O segundo senão, o grande, constitui uma omissão grave, visto que, no diagnóstico do general, além de não falar da especiosa invasão do STF, falta um ator relevante, qual seja o presidente da República, que por atos, palavras e omissões, recorrentemente tensiona as instituições da democracia política e do Estado de Direito, tentando malbaratar o sistema de separação de poderes e o sistema correlato de freios e contrapesos institucionais. Observa-se-lhe mesmo um soberbo desprezo e ojeriza pelo princípio constitucional tão caro a Montesquieu, o qual observou que quem tem o poder tende a dele abusar, exceto, se se criarem contrapoderes. Por isso, os revolucionários franceses de 1789 apuseram na Declaração dos Direitos do Homem e do Cidadão a cláusula que estatuiu que o Estado em que não há separação de poderes não tem constituição (art. 16). Desde então, tem-se o documento francês como proclamação com validade universal, inclusive, para o Brasil.
Evidentemente, a crítica ao STF não é nova. Não à-toa, ainda reverbera a apóstrofe de João Mangabeira, segundo a qual o STF era o órgão que mais falhava à República, e a consideração de Afonso Arinos, de acordo com quem todos os poderes falharam na República, tendo falhado também o STF, este tanto pelo desconhecimento da sua tarefa política quanto pela “falta de cumprimento do seu dever em horas decisivas”. Nos monumentais “Comentários à Constituição de 1946”, Pontes de Miranda observava que os “os Poderes são, teoricamente, independentes e harmônicos. Não há, em princípio, predominância de qualquer deles”. Entretanto, no plano sociológico, pode um deles preponderar, de modo que um dos Poderes passe a superar os outros, ou porque o seu exercício seja demasiado, ou porque os outros não dão ao exercício a intensidade que seria normal”. Mas as misérias do ativismo judicial são um problema a ser resolvido no nível do diálogo constitucional, da atitude institucional e da mudança constitucional, e não através de diatribes e injúrias.

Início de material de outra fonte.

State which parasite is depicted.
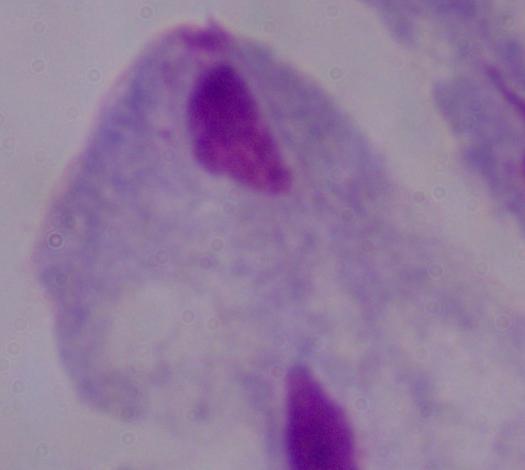

A trichomonad.

modality = micrograph
magnification = 1000x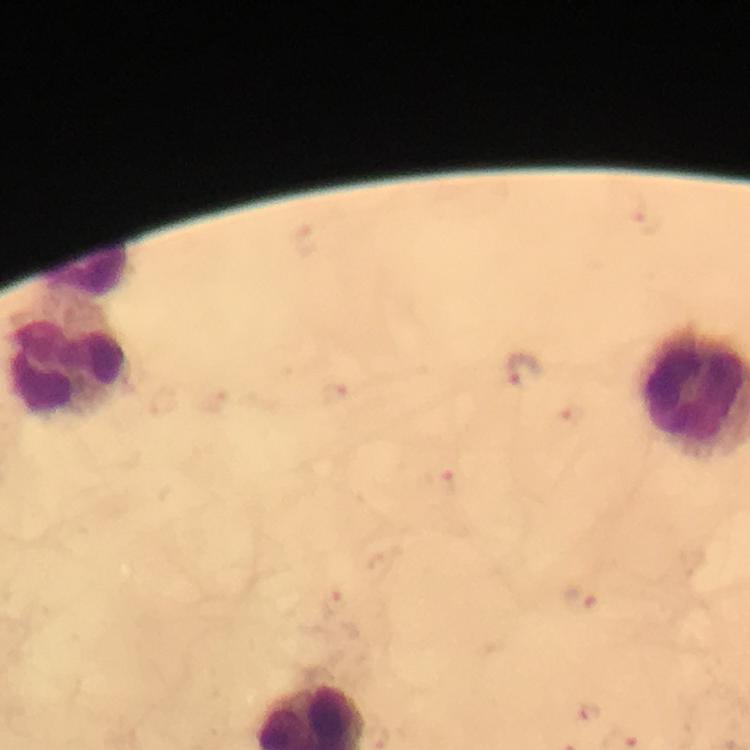
preparation = thick blood film
immersion oil = applied
capture = smartphone camera through the microscope
stain = Giemsa
cropped from = a single field of view
malaria parasite locations = approximate centers as [x, y] in pixels: [646, 221], [529, 368], [333, 395], [575, 419], [444, 483], [580, 600], [333, 601], [588, 712]
leukocyte locations = approximate centers as [x, y] in pixels: [84, 269], [69, 360]
context = from a diagnostic examination for malaria
image size = 750×750 pixels
magnification = 100x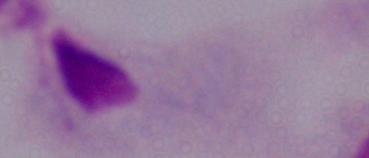

magnification = 1000x
identification = trichomonad
modality = photomicrograph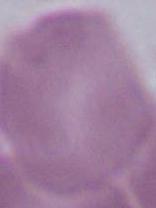
Summary:
  - Modality: photomicrograph
  - Magnification: 1000x
  - Identification: red blood cell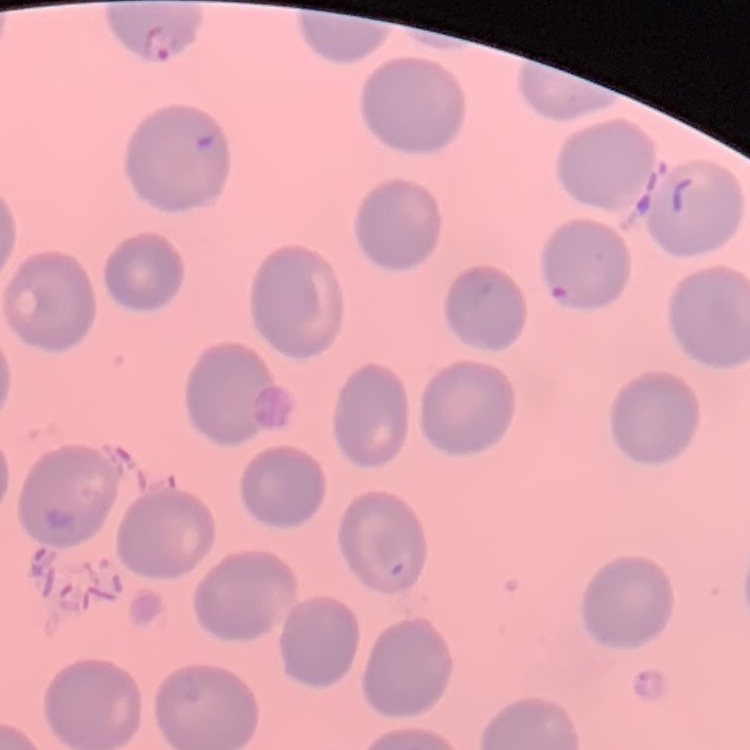
red blood cell morphology = no rouleaux formation
image type = square crop of a larger photomicrograph
stain = Field's or Giemsa
preparation = thin blood smearGive the position of every Plasmodium parasite.
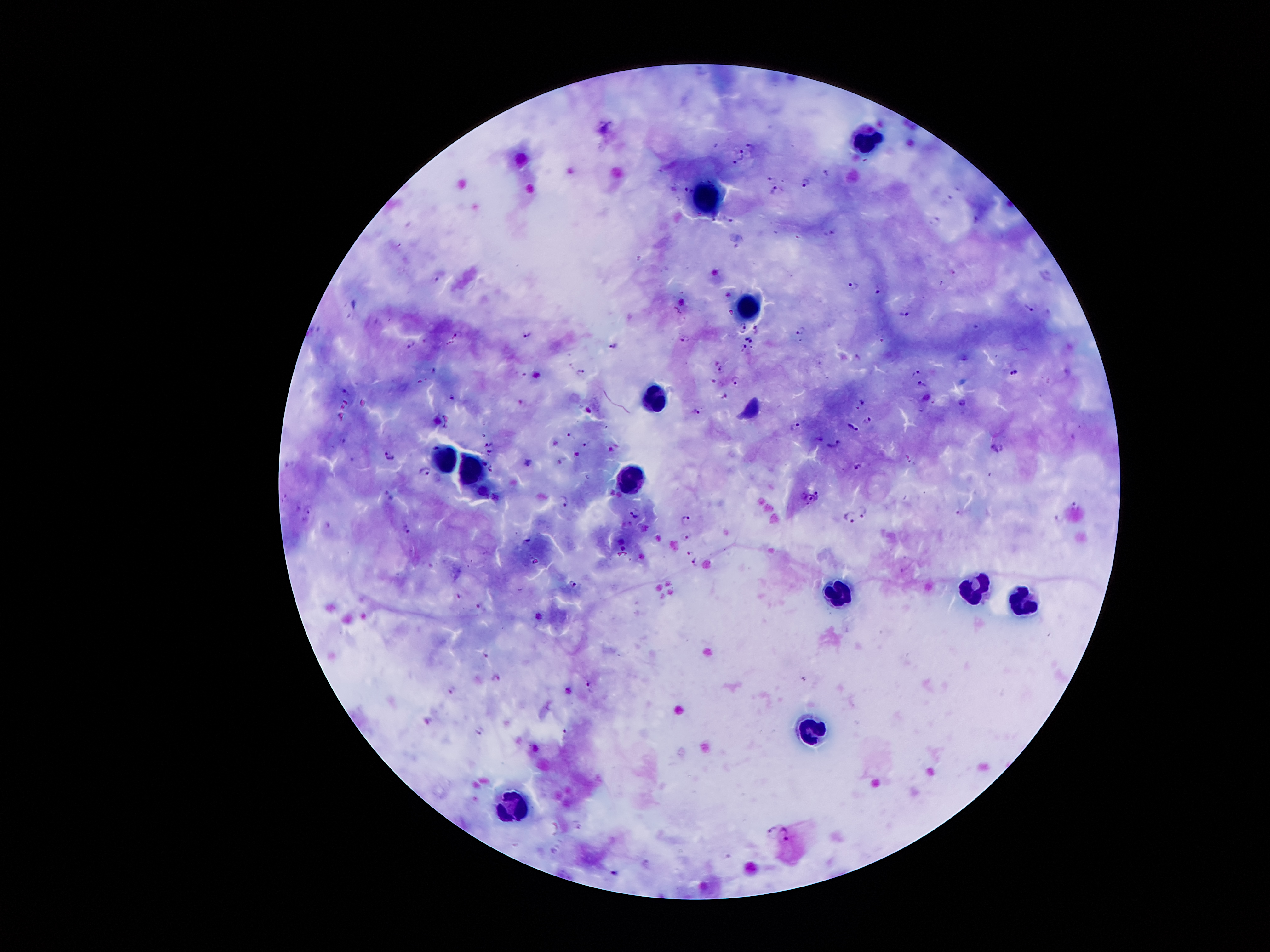

Approximate centers as [x, y] in pixels.
Plasmodium parasites: [750, 146], [739, 150], [739, 158], [827, 174], [772, 177], [804, 183], [686, 189], [776, 191], [729, 219], [935, 221], [829, 233], [435, 277], [853, 284], [880, 290], [1030, 310], [906, 315], [742, 327], [755, 328], [798, 330], [528, 333], [456, 334], [684, 338], [749, 339], [412, 344], [612, 344], [742, 345], [857, 357], [718, 366], [435, 370], [1013, 371], [915, 372], [581, 373], [715, 380], [735, 380], [922, 384], [344, 391], [453, 396], [727, 397], [961, 402], [862, 403], [695, 409], [867, 420], [795, 426], [853, 426], [571, 435], [342, 439], [586, 442], [490, 443], [834, 443], [996, 448], [489, 451], [389, 455], [528, 461], [483, 462], [857, 466], [490, 468], [425, 470], [817, 494], [389, 495], [804, 495], [811, 497], [284, 499], [564, 500], [1077, 506], [863, 510], [308, 511], [960, 511], [633, 513], [851, 516], [685, 520], [405, 528], [685, 537], [525, 540], [689, 551], [696, 561], [573, 584], [459, 595], [480, 606], [486, 654], [496, 676], [589, 685], [453, 688], [770, 828], [784, 834].

Leukocyte locations: [868, 147], [706, 193], [745, 304], [652, 397], [444, 453], [468, 467], [628, 475], [840, 589], [972, 590], [1027, 600], [811, 724], [512, 814]. Single field of view. Thick blood film. Image is 1270×952 pixels. Smartphone photograph taken through the microscope eyepiece. Giemsa stain. Patient malaria status: infected with Plasmodium falciparum. 100x magnification.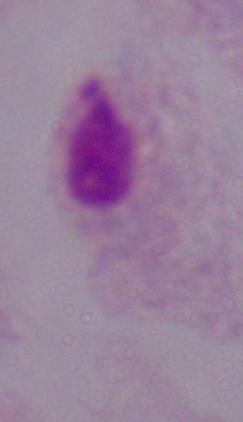

modality = photomicrograph
magnification = 1000x
identification = trichomonad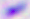

magnification = 400x
modality = micrograph
identification = Toxoplasma gondiiDescribe the morphology of the erythrocytes.
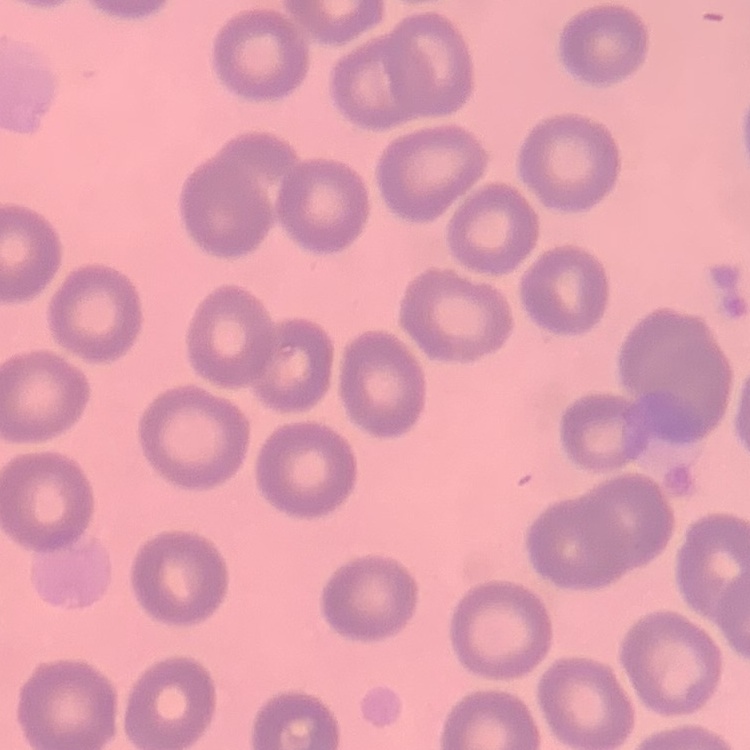

No rouleaux formation.

preparation: thin blood film
image_type: square crop of a larger photomicrograph
stain: Field's or Giemsa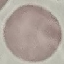
Summary:
  - Malaria status: uninfected
  - Image type: automatically extracted cell patch, resized to 64 × 64 pixels
  - Preparation: thin blood smear
  - Capture: smartphone camera at the microscope eyepiece
  - Stain: Giemsa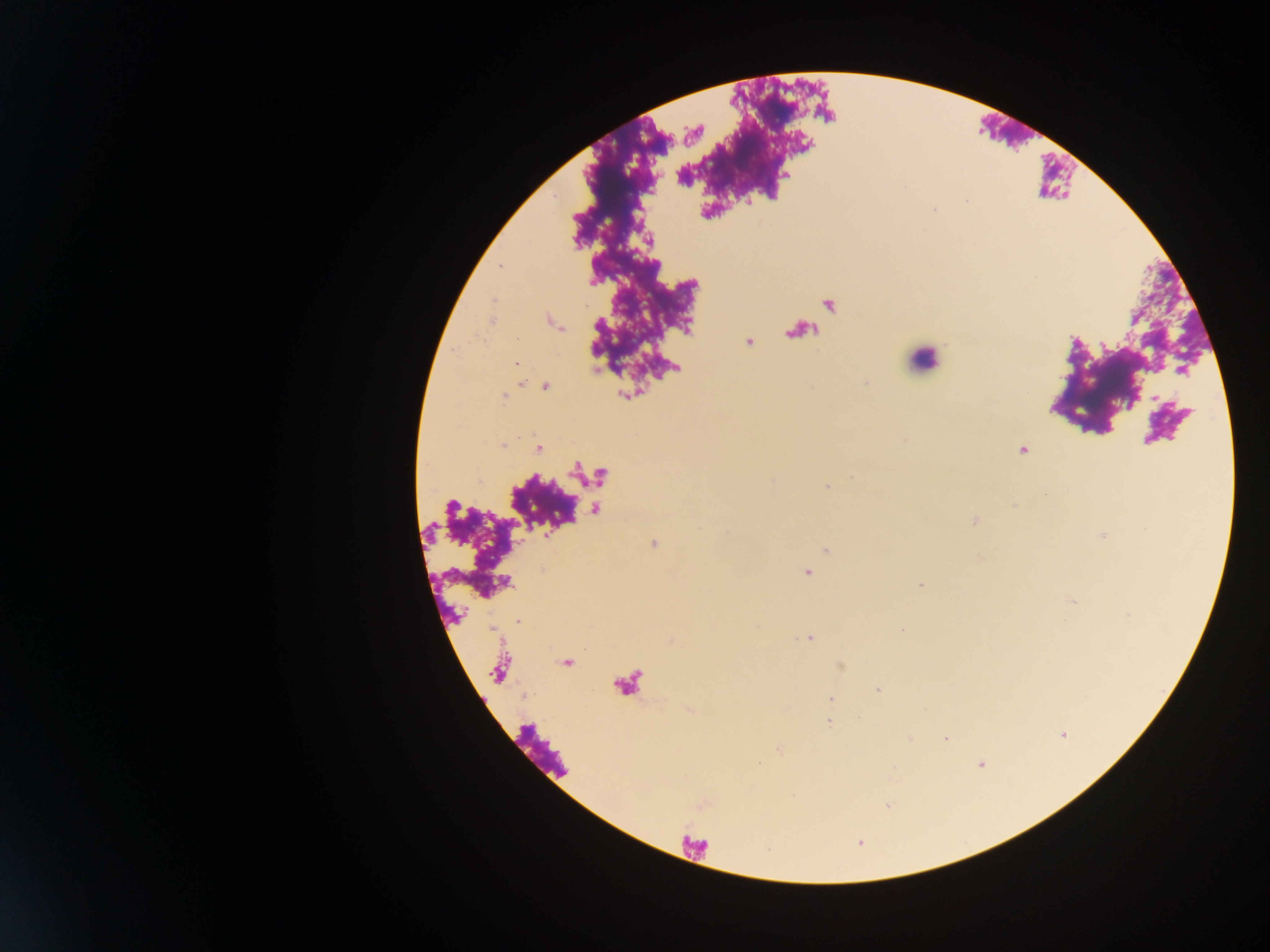

Approximate centers as x y in pixels. Malaria parasite locations: 935 211; 517 364; 545 386; 503 446; 538 449; 1022 450; 852 476; 827 486; 653 544; 826 550; 807 573; 920 585; 518 620; 810 638; 878 690; 830 698; 828 722; 946 739; 981 764. Leukocyte locations: 922 366; 540 750. Thick blood smear. Mobile-phone photograph taken through the microscope. One field of view. Collected in Ghana. Image is 1270×952 pixels.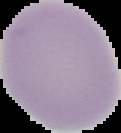

image type = cell region segmented out of the field of view; surrounding area masked to black
image size = 121×133 pixels
preparation = thin blood film
result = negative for malaria parasites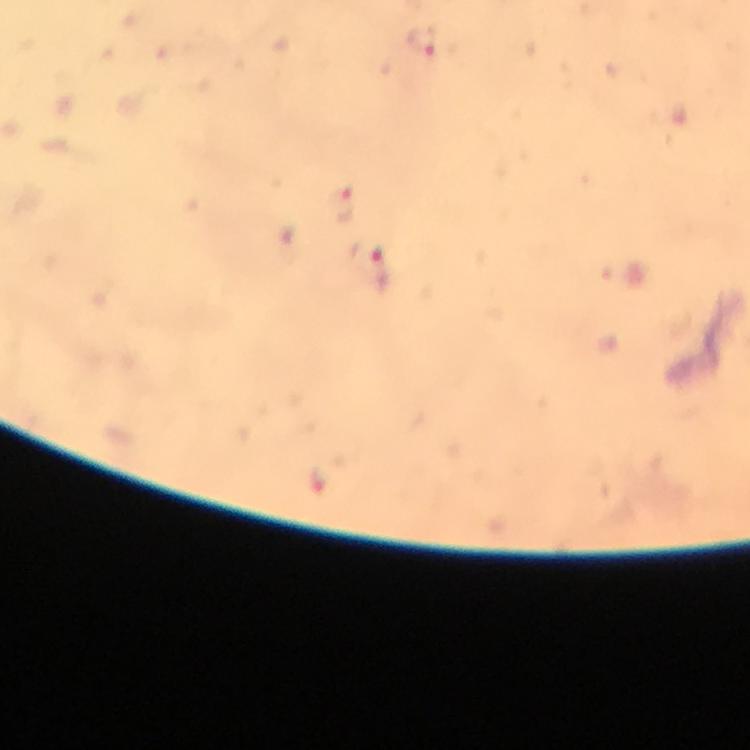

Approximate centers as (x, y) in pixels.
Summary:
  - Plasmodium parasite locations: (422, 41), (342, 205), (371, 267)
  - Magnification: 100x
  - Image size: 750×750 pixels
  - Context: from a diagnostic examination for malaria
  - Capture: smartphone photograph through a microscope
  - Cropped from: a single field of view
  - Stain: Giemsa
  - Immersion oil: applied
  - Preparation: thick blood film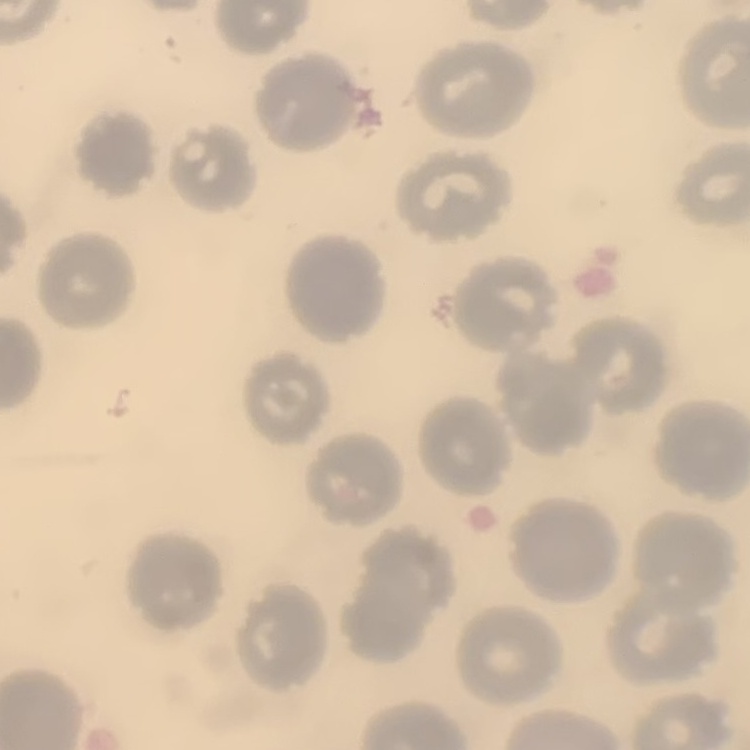
Summary:
  - Erythrocyte morphology: no rouleaux formation
  - Image type: square crop of a larger photomicrograph
  - Stain: Field's or Giemsa
  - Preparation: thin blood filmDescribe the morphology of the erythrocytes.
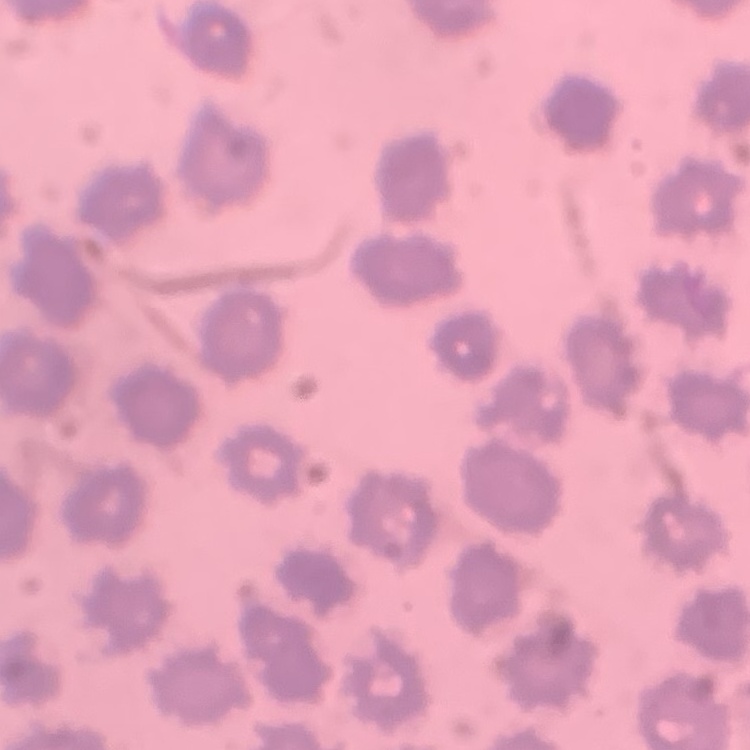
They show no rouleaux formation.

One tile cut from a larger photomicrograph. Field's or Giemsa stain. Thin blood smear.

A propósito, o cientista político Sérgio Abranches, em recente entrevista à BBC News Brasil, observou que o Congresso e o STF têm agido com “luva de pelica” em relação às ameaças em crescendo à democracia política, incentivadas ou perpetradas pelo presidente da República. Cabe ao STF, sobretudo pela sua presidência, afirmar o lugar institucional do tribunal, o de guardião da Constituição. Em 1964, era presidente do STF o ministro Ribeiro da Costa. Homem conservador, afeito à ordem, apoiara o golpe de 64. Todavia, quando sentiu que a integridade do tribunal e a autoridade das suas decisões estavam em perigo, fez saber ao marechal-presidente que, se o furor punitivo dos “revolucionários” procedesse a alguma violência contra o STF, o fecharia, atravessaria a Praça dos Três Poderes e entregaria àquele as suas chaves (é o ‘caso das chaves”, registrado na “Memória jurisprudencial: ministro Ribeiro da Costa”, publicação do próprio STF).
Respeitadas as coisas que mudam, o próprio STF já possui o melhor exemplo de afirmação e de resistência a ser seguido.